··· TEXT EXCERPT ···
Good evening ladies and gentlemen, competitors. Good evening Mayor Gary.
I am Pat White, judge of the inaugural Wai Art Portrait Awards. There are 121 entries that have been submitted from as far a field as Whangareri Heads in Northland, to Dunedin in the South. There is an obvious desire for this sort of competition. The judgment required this evening is for one winner – by definition that does not mean one best portrait, a different judge would have a different winner. It is very important to make this point, as Wai Art have hung no unworthy entries, and there is always the next portrait exhibition, with another judge.
The paintings are of a high standard overall, and there could have been a different shortlist. On Thursday afternoon I selected a shortlist of ten finalists, and slept on my choice. I came back this morning and modified the list, slightly.
Others missed the cut that would have been in on another day. That short list committed me from there. Today I have revisited the exhibition to make the final call.
Paintings I have selected have the following attributes in some measure -
- Technical excellence, they use paint well, show compositional flare, visual focus and colour awareness.
- They show style - a personal touch or response to the subject by the artist, that in the end transcend the desire to obtain a pictorial likeness.
- I relate to the painting - because of the subject, the way it is painted, because something in it makes me stop for another look. I want the humanity of the subject to be there - good, bad, or indifferent. A good portrait has character, not caricature - a personality is multifaceted, and has responded to life.
··· STORED RECORDS ···
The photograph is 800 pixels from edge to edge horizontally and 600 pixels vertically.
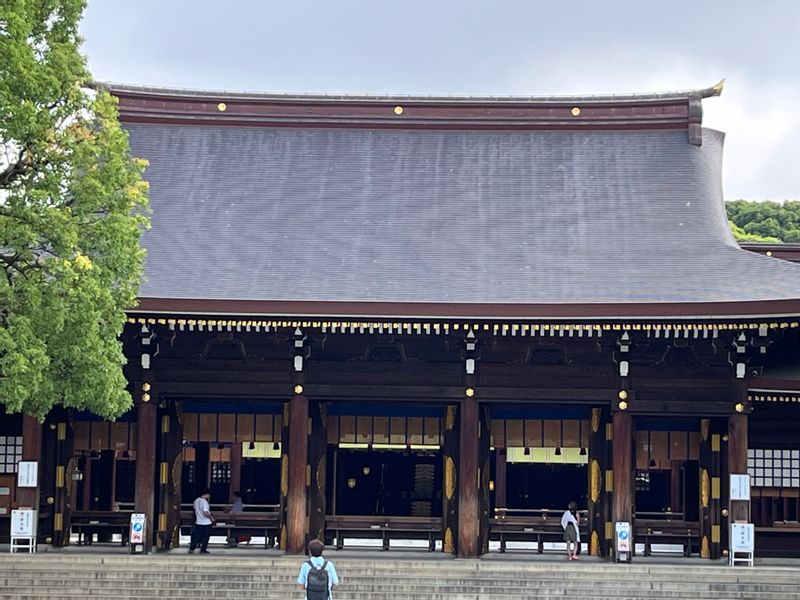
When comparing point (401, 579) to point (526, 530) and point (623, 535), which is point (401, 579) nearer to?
point (623, 535)

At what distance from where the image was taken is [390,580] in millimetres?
20953

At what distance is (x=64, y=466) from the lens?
24.2m

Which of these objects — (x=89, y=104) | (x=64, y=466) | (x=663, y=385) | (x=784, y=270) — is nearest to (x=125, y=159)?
(x=89, y=104)

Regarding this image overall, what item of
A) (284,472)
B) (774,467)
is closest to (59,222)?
(284,472)

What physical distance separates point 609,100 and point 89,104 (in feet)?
43.8

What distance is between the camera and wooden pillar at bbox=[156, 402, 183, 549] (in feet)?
78.5

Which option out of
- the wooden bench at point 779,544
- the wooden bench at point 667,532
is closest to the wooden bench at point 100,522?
the wooden bench at point 667,532

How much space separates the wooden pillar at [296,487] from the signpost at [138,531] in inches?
91.0

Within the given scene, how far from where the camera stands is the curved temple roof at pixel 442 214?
22.8 meters

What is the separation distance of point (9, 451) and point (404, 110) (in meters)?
10.2

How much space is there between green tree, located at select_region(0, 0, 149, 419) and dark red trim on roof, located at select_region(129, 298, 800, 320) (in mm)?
3254

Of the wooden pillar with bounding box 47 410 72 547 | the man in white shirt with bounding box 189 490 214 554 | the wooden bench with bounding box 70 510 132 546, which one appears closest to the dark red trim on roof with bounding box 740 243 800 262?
the man in white shirt with bounding box 189 490 214 554

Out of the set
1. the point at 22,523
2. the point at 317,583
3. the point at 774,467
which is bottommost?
Result: the point at 317,583

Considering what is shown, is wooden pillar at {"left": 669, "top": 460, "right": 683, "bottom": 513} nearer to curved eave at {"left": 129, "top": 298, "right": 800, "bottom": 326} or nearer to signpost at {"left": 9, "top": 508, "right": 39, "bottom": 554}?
curved eave at {"left": 129, "top": 298, "right": 800, "bottom": 326}
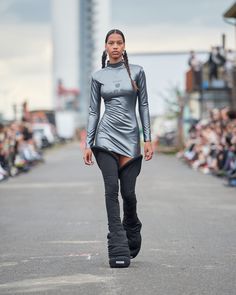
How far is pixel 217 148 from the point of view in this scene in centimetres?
2539

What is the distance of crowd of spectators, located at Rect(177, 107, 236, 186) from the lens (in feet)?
74.0

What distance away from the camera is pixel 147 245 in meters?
9.59

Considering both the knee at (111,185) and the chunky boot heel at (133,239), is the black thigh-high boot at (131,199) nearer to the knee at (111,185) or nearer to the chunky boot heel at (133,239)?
the chunky boot heel at (133,239)

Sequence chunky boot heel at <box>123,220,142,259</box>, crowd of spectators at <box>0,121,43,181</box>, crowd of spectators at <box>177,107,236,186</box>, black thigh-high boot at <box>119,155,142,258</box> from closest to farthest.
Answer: black thigh-high boot at <box>119,155,142,258</box> < chunky boot heel at <box>123,220,142,259</box> < crowd of spectators at <box>177,107,236,186</box> < crowd of spectators at <box>0,121,43,181</box>

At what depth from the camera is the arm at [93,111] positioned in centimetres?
821

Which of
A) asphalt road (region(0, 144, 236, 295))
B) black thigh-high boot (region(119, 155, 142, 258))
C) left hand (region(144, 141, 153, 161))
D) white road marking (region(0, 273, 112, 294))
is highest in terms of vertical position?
left hand (region(144, 141, 153, 161))

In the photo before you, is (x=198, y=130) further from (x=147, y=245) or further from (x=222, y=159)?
(x=147, y=245)

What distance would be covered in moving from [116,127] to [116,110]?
0.47 ft

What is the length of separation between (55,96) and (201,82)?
5186 inches

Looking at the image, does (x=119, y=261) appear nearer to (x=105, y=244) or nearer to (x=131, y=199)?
(x=131, y=199)

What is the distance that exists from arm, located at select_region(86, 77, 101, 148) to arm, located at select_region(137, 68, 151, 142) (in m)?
0.35

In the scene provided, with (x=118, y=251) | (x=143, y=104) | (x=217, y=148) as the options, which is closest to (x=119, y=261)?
(x=118, y=251)

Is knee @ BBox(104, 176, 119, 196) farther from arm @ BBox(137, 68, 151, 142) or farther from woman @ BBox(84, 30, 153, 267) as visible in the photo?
arm @ BBox(137, 68, 151, 142)

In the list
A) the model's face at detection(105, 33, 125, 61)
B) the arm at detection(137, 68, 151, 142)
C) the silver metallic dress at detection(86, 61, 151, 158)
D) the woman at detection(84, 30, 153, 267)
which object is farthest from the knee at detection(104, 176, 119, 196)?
the model's face at detection(105, 33, 125, 61)
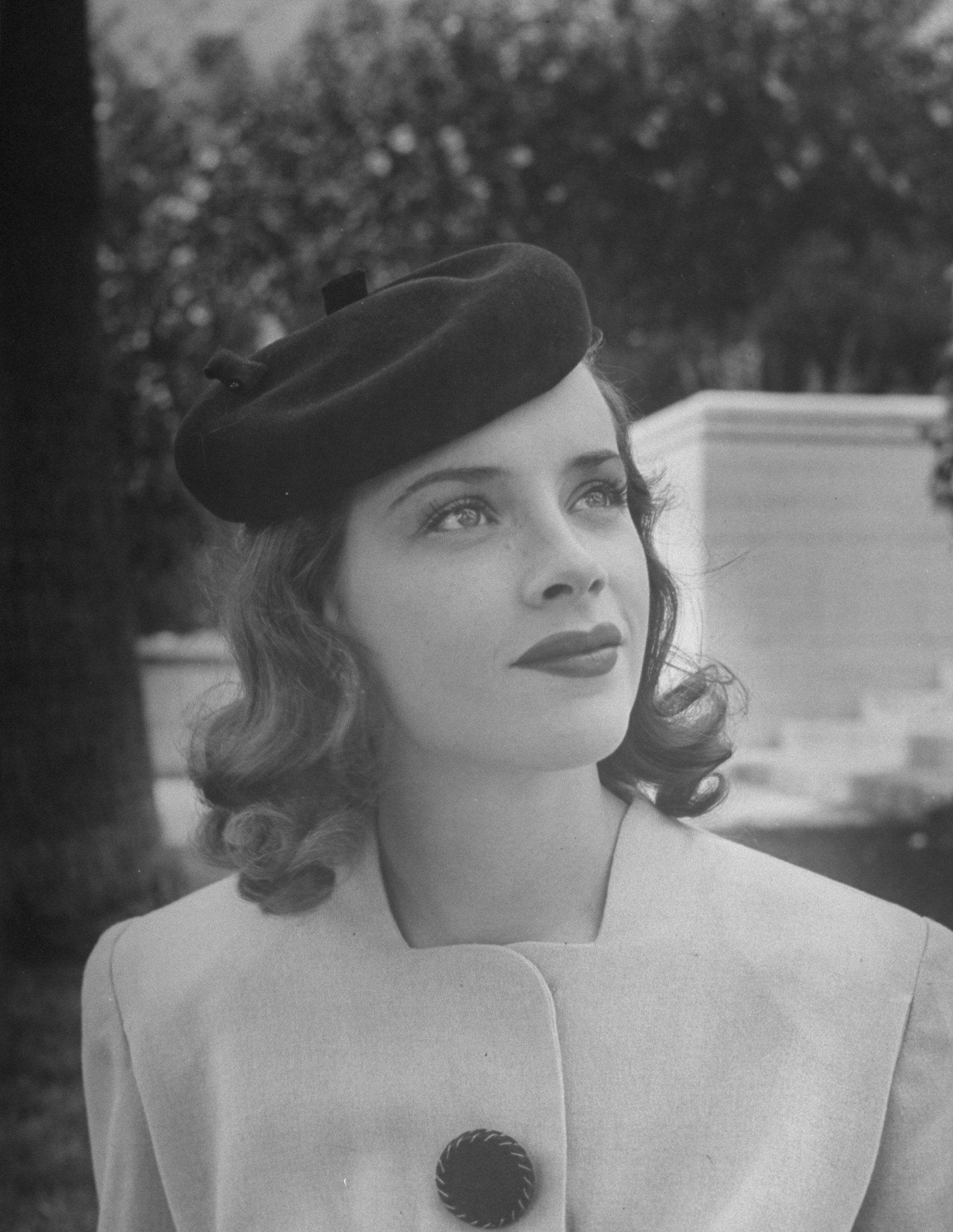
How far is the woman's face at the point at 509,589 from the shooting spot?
1.29m

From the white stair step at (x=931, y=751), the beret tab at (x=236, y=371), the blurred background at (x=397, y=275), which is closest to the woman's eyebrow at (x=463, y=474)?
the beret tab at (x=236, y=371)

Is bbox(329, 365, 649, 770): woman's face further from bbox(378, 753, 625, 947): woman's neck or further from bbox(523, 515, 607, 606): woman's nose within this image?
bbox(378, 753, 625, 947): woman's neck

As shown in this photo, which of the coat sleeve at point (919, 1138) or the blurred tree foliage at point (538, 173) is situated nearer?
the coat sleeve at point (919, 1138)

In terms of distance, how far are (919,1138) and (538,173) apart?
4.27 feet

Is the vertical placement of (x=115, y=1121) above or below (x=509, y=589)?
below

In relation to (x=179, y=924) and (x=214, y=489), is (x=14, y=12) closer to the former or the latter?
(x=214, y=489)

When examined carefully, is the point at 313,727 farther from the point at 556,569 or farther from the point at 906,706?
the point at 906,706

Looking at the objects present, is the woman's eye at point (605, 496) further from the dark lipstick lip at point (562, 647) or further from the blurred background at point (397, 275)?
the blurred background at point (397, 275)

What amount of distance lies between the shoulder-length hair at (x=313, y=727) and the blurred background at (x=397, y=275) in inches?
5.4

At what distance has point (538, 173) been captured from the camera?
1747 millimetres

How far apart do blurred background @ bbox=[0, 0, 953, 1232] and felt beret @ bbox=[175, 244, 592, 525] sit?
257 mm

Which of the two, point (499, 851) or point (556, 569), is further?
point (499, 851)

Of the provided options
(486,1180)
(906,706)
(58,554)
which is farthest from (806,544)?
(58,554)

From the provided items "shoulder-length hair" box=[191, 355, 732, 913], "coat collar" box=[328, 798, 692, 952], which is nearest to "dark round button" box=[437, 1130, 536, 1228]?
"coat collar" box=[328, 798, 692, 952]
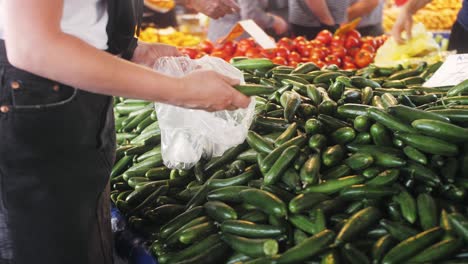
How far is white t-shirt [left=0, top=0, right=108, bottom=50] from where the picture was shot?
1562 millimetres

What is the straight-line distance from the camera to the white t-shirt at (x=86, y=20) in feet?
5.12

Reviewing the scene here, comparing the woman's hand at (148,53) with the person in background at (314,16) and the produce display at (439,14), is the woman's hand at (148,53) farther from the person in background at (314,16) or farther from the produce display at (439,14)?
the produce display at (439,14)

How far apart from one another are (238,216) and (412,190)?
71 centimetres

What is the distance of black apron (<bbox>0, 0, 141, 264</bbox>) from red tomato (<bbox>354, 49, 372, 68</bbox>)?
10.5 ft

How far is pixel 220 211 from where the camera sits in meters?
2.06

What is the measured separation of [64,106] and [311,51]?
337 centimetres

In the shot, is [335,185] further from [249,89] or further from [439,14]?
[439,14]

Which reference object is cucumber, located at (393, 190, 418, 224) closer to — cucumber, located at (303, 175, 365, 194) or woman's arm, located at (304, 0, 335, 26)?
cucumber, located at (303, 175, 365, 194)

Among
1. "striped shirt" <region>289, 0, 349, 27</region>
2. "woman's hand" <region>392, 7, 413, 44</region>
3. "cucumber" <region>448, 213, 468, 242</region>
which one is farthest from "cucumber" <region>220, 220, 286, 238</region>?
"striped shirt" <region>289, 0, 349, 27</region>

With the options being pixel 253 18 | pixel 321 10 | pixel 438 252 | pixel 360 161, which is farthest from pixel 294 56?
pixel 438 252

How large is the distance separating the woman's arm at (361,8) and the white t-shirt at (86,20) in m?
5.00

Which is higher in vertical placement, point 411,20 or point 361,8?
point 411,20

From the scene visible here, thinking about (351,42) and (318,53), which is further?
(351,42)

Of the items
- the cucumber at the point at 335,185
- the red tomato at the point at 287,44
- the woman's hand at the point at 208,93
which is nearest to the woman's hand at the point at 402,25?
the red tomato at the point at 287,44
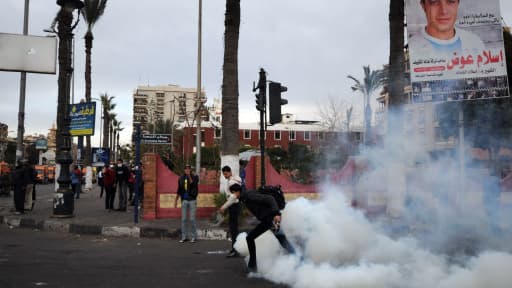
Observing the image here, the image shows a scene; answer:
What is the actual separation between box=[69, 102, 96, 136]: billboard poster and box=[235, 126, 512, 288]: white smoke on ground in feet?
52.6

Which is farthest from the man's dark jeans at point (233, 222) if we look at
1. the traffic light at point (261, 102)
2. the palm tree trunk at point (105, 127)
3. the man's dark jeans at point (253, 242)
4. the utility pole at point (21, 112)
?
the palm tree trunk at point (105, 127)

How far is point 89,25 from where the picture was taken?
2750cm

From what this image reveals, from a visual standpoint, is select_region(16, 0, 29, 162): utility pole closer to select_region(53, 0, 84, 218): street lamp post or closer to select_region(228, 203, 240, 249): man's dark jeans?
select_region(53, 0, 84, 218): street lamp post

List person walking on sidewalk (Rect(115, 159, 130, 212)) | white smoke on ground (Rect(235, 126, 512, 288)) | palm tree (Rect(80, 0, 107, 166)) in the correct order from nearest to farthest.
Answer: white smoke on ground (Rect(235, 126, 512, 288)) < person walking on sidewalk (Rect(115, 159, 130, 212)) < palm tree (Rect(80, 0, 107, 166))

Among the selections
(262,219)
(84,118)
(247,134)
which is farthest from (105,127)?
(262,219)

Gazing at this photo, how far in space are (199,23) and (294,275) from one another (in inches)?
592

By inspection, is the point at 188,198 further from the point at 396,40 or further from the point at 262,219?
the point at 396,40

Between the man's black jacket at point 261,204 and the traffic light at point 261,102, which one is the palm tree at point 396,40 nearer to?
the traffic light at point 261,102

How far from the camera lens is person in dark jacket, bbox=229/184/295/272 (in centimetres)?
635

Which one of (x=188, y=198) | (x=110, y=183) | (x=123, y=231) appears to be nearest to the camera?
(x=188, y=198)

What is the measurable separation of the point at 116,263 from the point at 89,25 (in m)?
23.8

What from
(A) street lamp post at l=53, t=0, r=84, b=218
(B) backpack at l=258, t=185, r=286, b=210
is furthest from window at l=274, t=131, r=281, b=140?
(B) backpack at l=258, t=185, r=286, b=210

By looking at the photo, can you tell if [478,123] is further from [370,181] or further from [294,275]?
[294,275]

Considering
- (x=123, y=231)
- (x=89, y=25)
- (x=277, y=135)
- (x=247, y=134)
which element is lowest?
(x=123, y=231)
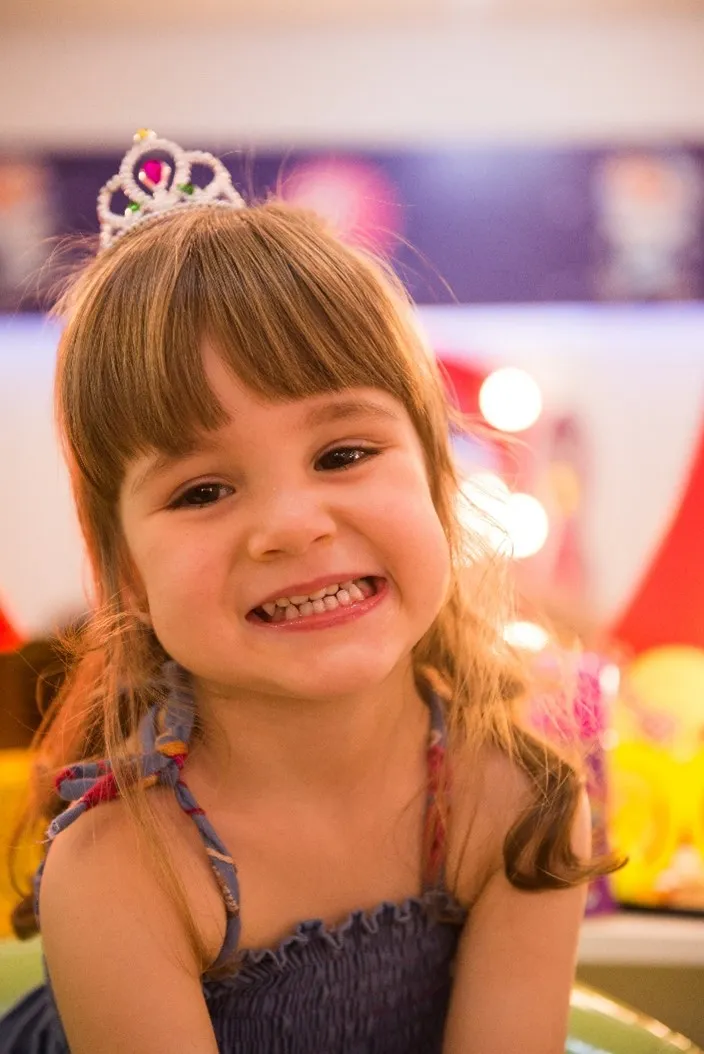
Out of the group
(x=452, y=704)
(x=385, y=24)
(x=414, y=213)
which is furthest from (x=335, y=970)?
(x=385, y=24)

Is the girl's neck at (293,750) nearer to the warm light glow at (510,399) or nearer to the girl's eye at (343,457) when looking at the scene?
the girl's eye at (343,457)

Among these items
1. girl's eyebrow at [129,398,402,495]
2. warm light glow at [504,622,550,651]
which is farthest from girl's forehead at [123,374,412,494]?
warm light glow at [504,622,550,651]

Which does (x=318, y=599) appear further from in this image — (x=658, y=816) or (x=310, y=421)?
(x=658, y=816)

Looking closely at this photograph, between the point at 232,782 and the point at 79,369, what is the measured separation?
0.33 meters

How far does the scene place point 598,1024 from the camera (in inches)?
36.5

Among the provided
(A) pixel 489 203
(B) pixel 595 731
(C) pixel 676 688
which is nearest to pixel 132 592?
(B) pixel 595 731

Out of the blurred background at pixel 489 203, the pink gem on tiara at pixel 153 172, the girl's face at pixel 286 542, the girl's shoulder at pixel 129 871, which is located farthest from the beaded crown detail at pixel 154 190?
the blurred background at pixel 489 203

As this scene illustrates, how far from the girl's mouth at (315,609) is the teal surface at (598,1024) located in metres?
0.49

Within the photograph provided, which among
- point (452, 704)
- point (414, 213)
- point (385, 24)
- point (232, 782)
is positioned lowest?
point (232, 782)

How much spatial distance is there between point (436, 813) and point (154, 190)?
543mm

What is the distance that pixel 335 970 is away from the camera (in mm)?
771

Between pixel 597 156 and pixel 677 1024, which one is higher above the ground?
pixel 597 156

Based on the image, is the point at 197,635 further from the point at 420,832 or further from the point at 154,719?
the point at 420,832

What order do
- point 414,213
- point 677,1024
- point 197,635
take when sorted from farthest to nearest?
point 414,213
point 677,1024
point 197,635
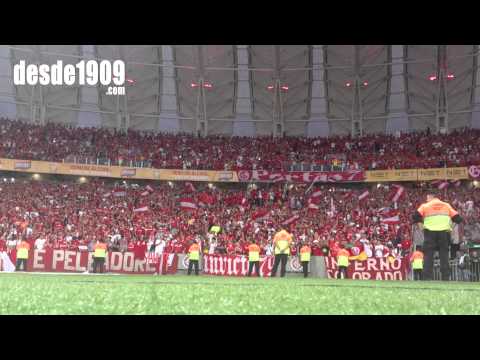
···
▶ **TASKS AND EXERCISES**
#1 In the portrait awards speech, reproduce the passage that begins at the words "Good evening ladies" and stops after the words "with another judge.".
#2 Answer these questions from the portrait awards speech.
(a) How many entries were submitted?
(b) When did the judge select the shortlist of ten finalists?
(c) Which place in the South is named as the farthest origin of entries?

▶ **RESPONSES IN ORDER**
#1
Good evening ladies and gentlemen, competitors. Good evening Mayor Gary.
I am Pat White, judge of the inaugural Wai Art Portrait Awards. There are 121 entries that have been submitted from as far a field as Whangareri Heads in Northland, to Dunedin in the South. There is an obvious desire for this sort of competition. The judgment required this evening is for one winner – by definition that does not mean one best portrait, a different judge would have a different winner. It is very important to make this point, as Wai Art have hung no unworthy entries, and there is always the next portrait exhibition, with another judge.

#2
(a) 121
(b) On Thursday afternoon
(c) Dunedin